A Quick Introduction to LXD - tych0
http://blog.scottlowe.org/2015/05/06/quick-intro-lxd/
======
tobbyb
LXC is really quite simple and makes a lot of sense when you need a
lightweight VM, that behaves like a VM. Docker takes a very specific view of
containers with layers, a modified container OS template and init that limits
the container to running a single app. This may be great for deployment or
PAAS specific use cases but adds needless complexity for more general use
cases.

There is more to containers than running a single app. Their potential as
lightweight, efficient and portable alternatives to VMs is immense. We have
tons of resources on LXC at Flockport, including ready to use containers [1]

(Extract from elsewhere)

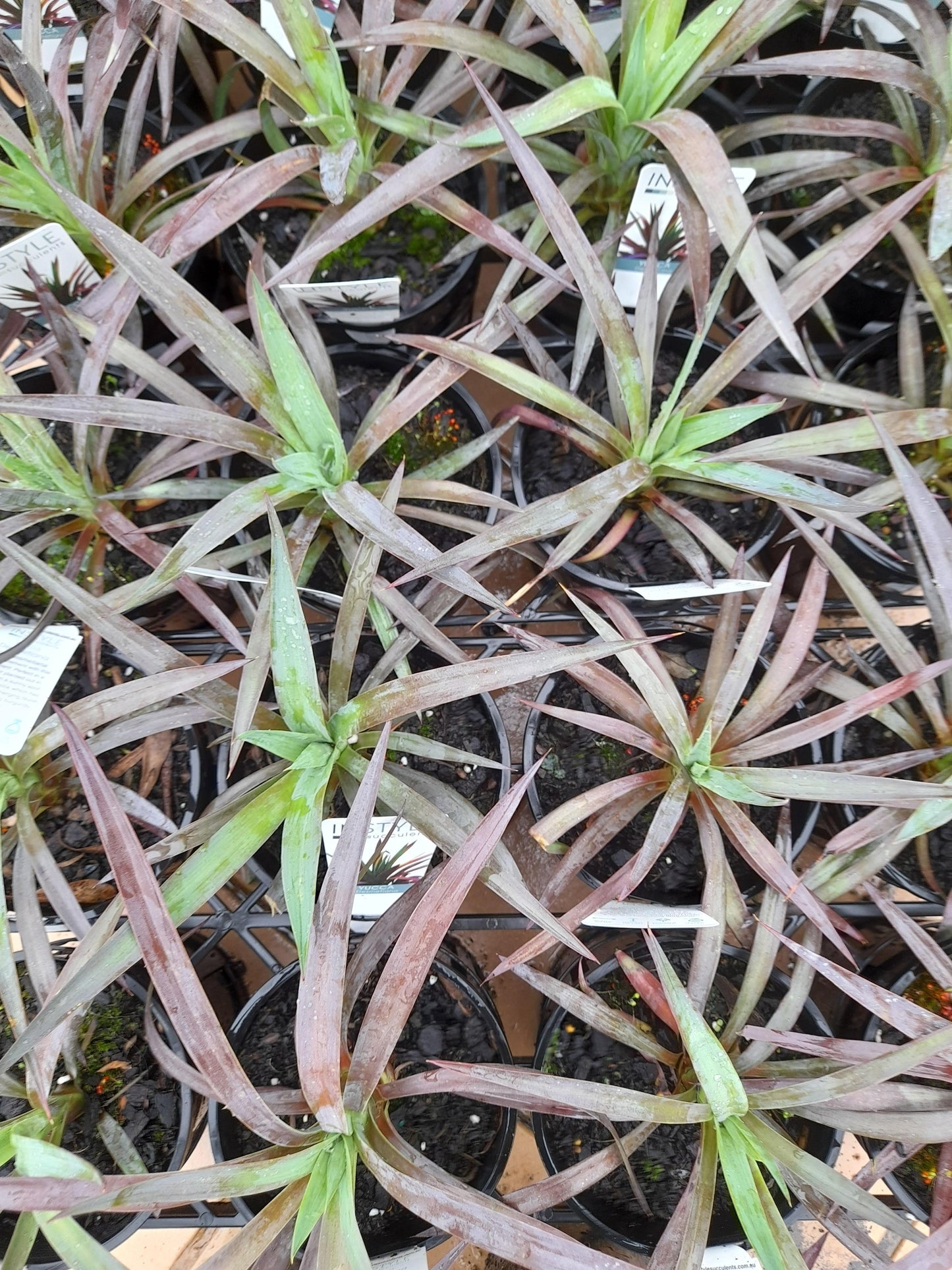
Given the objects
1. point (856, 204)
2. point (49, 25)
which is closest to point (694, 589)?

VM workloads can transition seamlessly to LXC containers. And the large
ecosystem of Linux tools and apps that work on VMs and systems work perfectly
in LXC. And you do not need to find a container specific way to do things.

Take networking, overlay networks or clustering that works in VMs work as well
in containers. We have a largish number of tutorials on multi host container
networking over both layer 2 and 3 with GRE, L2TP, VxLAN, IPSEC, tinc and more
[2] A lot of Docker specific tools use these under the hood but they are easy
enough to use on their own.

The LXC team are trying to move the needle with LXD. It uses unprivileged
containers by default (non root users can run containers, this is not
capabilities drop) multi host management with a REST api so you can query the
LXD daemon for container orchestration across hosts and live migration. These
are big steps forward and they really do need the support of the community.
They have been doing this for 7 years and is thanks to then containers exist.

[1] [http://www.flockport.com/containers](http://www.flockport.com/containers)

[2] [http://www.flockport.com/news](http://www.flockport.com/news)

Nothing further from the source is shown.